▽

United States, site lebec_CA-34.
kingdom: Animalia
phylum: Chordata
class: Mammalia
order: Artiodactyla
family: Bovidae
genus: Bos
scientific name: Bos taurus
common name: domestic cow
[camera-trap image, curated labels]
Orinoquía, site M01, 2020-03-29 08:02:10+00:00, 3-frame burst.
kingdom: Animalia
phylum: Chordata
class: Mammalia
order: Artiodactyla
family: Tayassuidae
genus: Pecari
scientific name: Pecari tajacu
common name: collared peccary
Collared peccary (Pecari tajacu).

△
▽

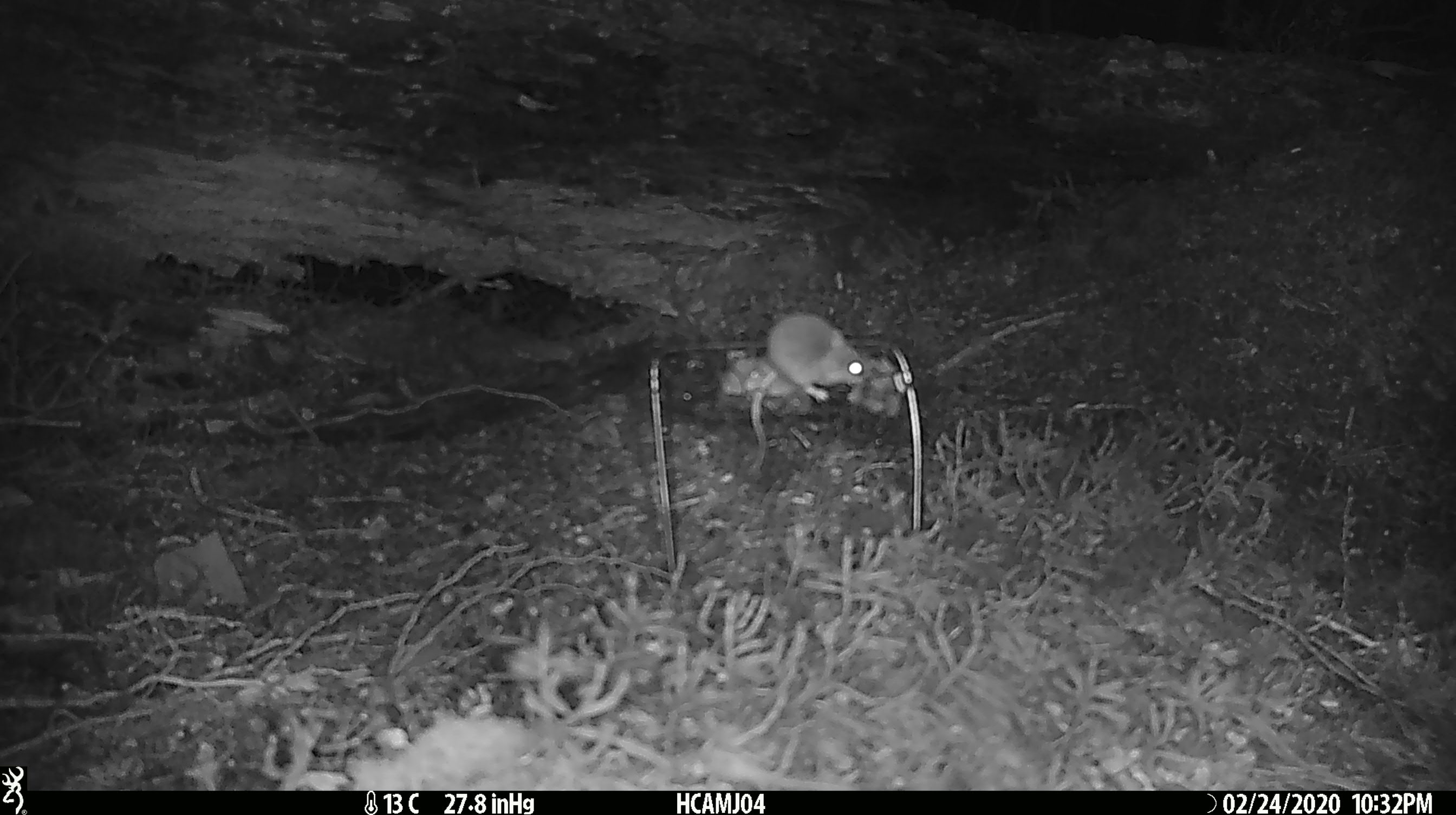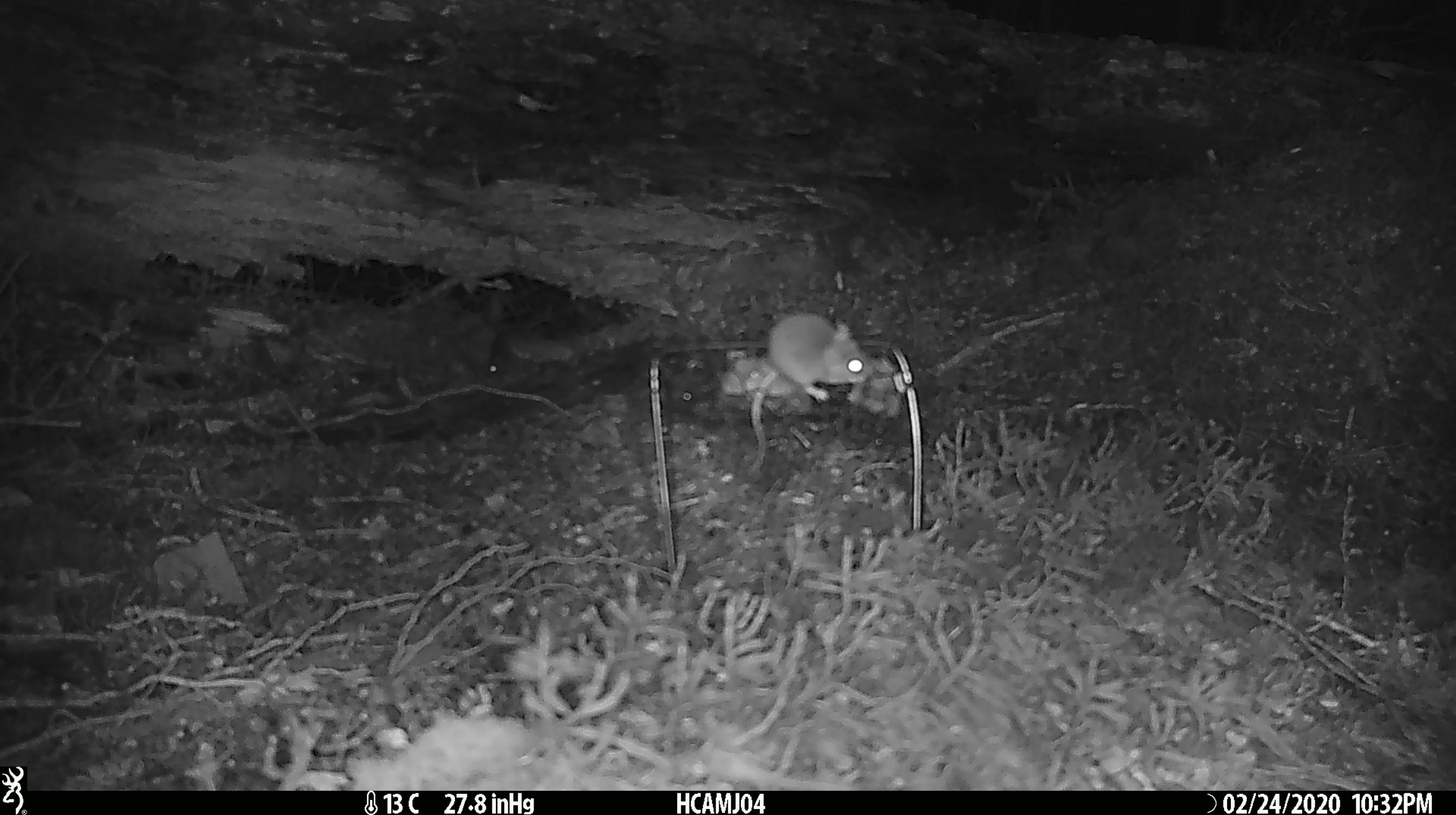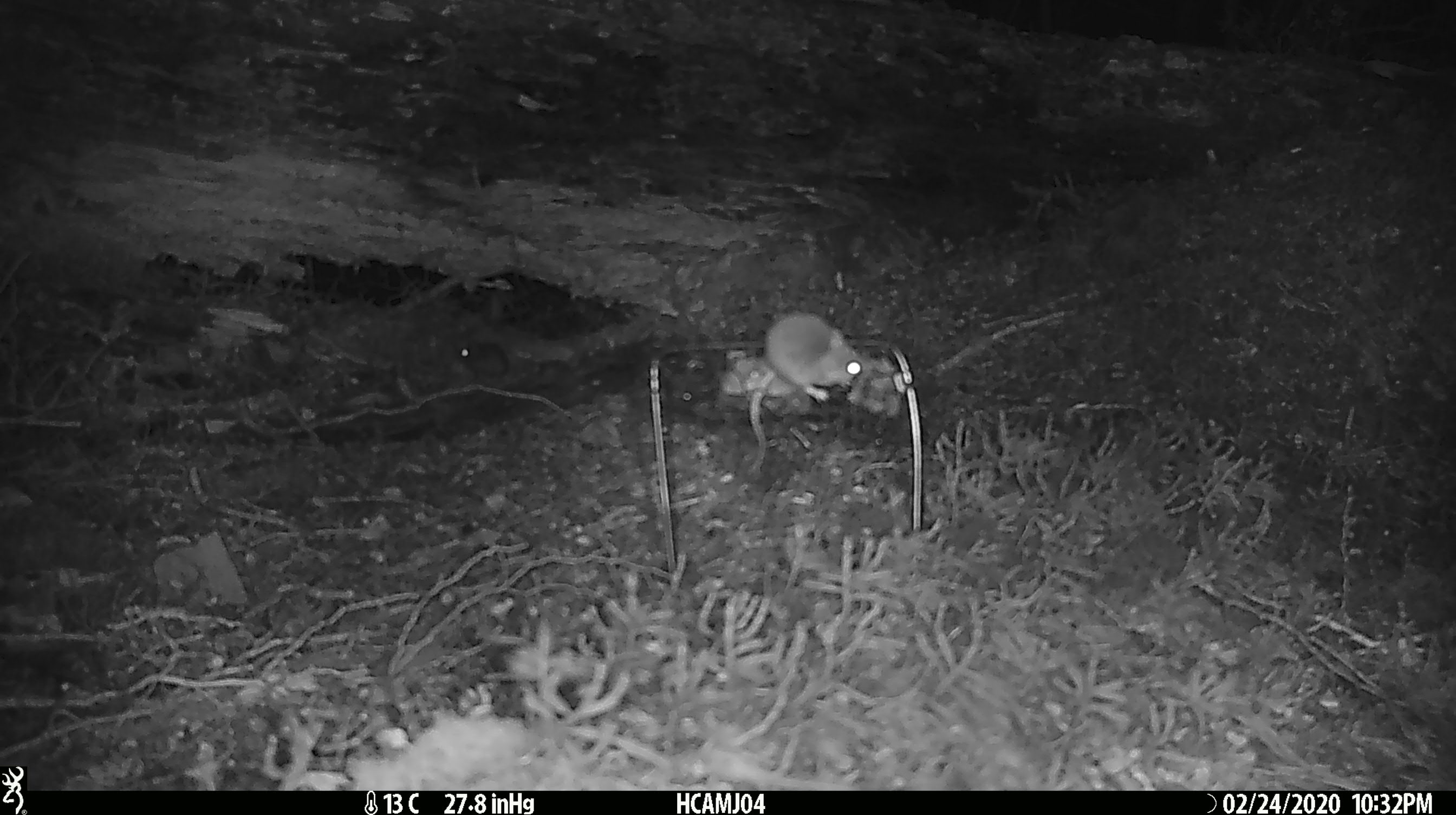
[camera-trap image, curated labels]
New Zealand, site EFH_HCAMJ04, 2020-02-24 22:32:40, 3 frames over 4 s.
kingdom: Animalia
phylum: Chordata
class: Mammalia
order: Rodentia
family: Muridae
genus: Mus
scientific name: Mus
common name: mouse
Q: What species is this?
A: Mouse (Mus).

△

== Task prompt ==
Number of lines with the string "site" in the data above: report this figure and nothing more.

== Problem solution ==
3